* **CONSIGNE**:
Poursuivez le texte ci-dessous sur l'acceptation de la mort et la gestion de l'après-confinement, en repartant de sa dernière phrase.

* **TEXTE EXTRAIT**:
_____

Cependant nous pouvons faire déjà quelques observations. La comparaison avec la grippe de Hong Kong de 1969 est dans ce cadre très intéressante. Un million de morts dans le monde, plus de 30 000 en France sans que cela ne soulève une grande émotion et sans confinement. On pouvait ainsi lire dans un éditorial du Monde du 11 décembre 1969 que « l’épidémie n’est ni grave ni nouvelle » Ce n’est pas du niveau que de dire qu’elle fera moins de morts que les accidents de trotinettes mais cela nous apprend que la mort est beaucoup moins acceptable en 2020 qu’en 1969. C’est à la fois une très bonne nouvelle mais aussi un sujet qui peut devenir problématique à gérer.
si la mort n’est plus acceptable, elle n’en demeure pas moins inéluctable et le risque est grand de vouloir toujours rechercher un responsable à toute mort même naturelle
si nous acceptons des contraintes exceptionnelles pour sauver des vies, comme ici le confinement, il faut alors aussi en assumer les conséquences économiques et sociales

Nos collectivités vont devoir gérer une situation inédite avec une montée du chômage, de la pauvreté et de la précarit ; cela avec des ressources financières et fiscales amoindries. Gérer l’après (c’est à dire aujourd’hui) va nécessiter des trésors d’intelligence et d’imagination mais certainement aucune illusion. En particulier, il ne faudrait pas avoir l’illusion que l’après sera en rupture avec l’avant, comme certains marchands d’espoir (ou marchands tout court) voudraient nous le faire croire.

_____

* **JEU DE DONNÉES**:

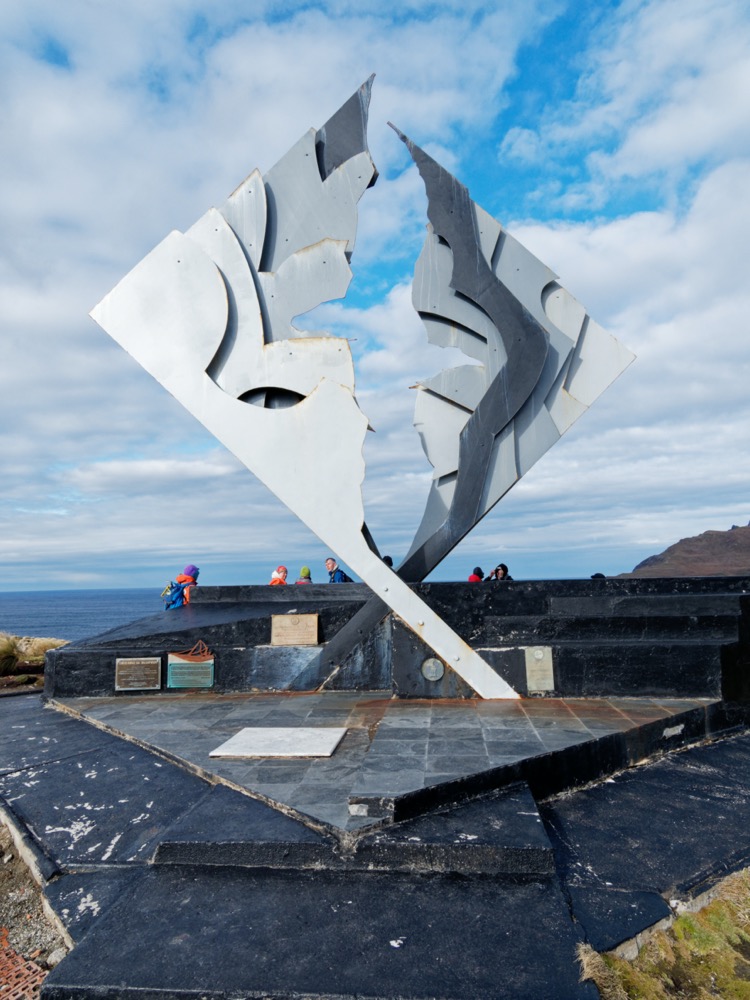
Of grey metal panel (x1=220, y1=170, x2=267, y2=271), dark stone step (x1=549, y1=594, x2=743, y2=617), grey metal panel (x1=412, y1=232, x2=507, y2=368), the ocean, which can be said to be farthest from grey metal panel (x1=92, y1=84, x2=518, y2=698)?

_____

* **CORRIGÉ**:
Pour s’en convaincre, il suffit d’observer le comportement des citoyens. Dans un domaine que je gère comme les déchets qu’avons-nous constater ?
La majorité des habitants ont compris les difficultés du service déchets et a assumé la diminution des fréquences, la fermeture provisoire de déchetteries mais dès la fin du confinement la minorité active s’est faite entendre (chez des habitants comme chez des élus) et leur comportement individualiste a fait son grand retour :
-retour des dépôts sauvages (le retour des canapés dans les rues en est la preuve)
-dépôts des sacs en dehors des heures et des jours
-appels, messages désagréables voire virulents au service
-demande de remboursement de la taxe car la collectivité s’est biensûr remplie les poches avec la baisse des fréquences des collectes

Je remercie d’autant plus la majorité de personnes qui a joué le jeu en cette période.

Mais surtout, de tout cela je constate que peu de personnes analysent politiquement les conséquences de l’épidémie. Chacun prend sa feuille de lecture et conforte son opinion en faisant sa cueillette de cerises pour ne retenir que ce qui va dans son sens en oubliant les autres faits. Tout cela aboutit à un biais bien connu : le biais de confirmation.

Ainsi on a pu lire que :

-« la planète se venge et que nous devons nous repentir » chez les tenants de ce que je n’ose même pas appeler l’écologisme politique.
-« la gestion publique a été catastrophique et il est d’autant plus nécessaire de continuer à privatiser » chez ceux qui se nomment les libéraux
-« la gestion publique a fait ses preuves et il faut socialiser l’économie » chez mes proches politiques
-« l’Europe a été un facteur d’amplification de la catastrophe » ou encore l’inverse « l’Europe a été formidable »,…

Malheureusement, très peu de personnes et de structures ne proposent une analyse réelle de la situation bien sûr au travers de son prisme idéologique (ce qui est respectable) mais en questionnant l’ensemble des données, échecs comme réussites. C’est pourtant pour moi la seule analyse qui nous permettrait d’avancer.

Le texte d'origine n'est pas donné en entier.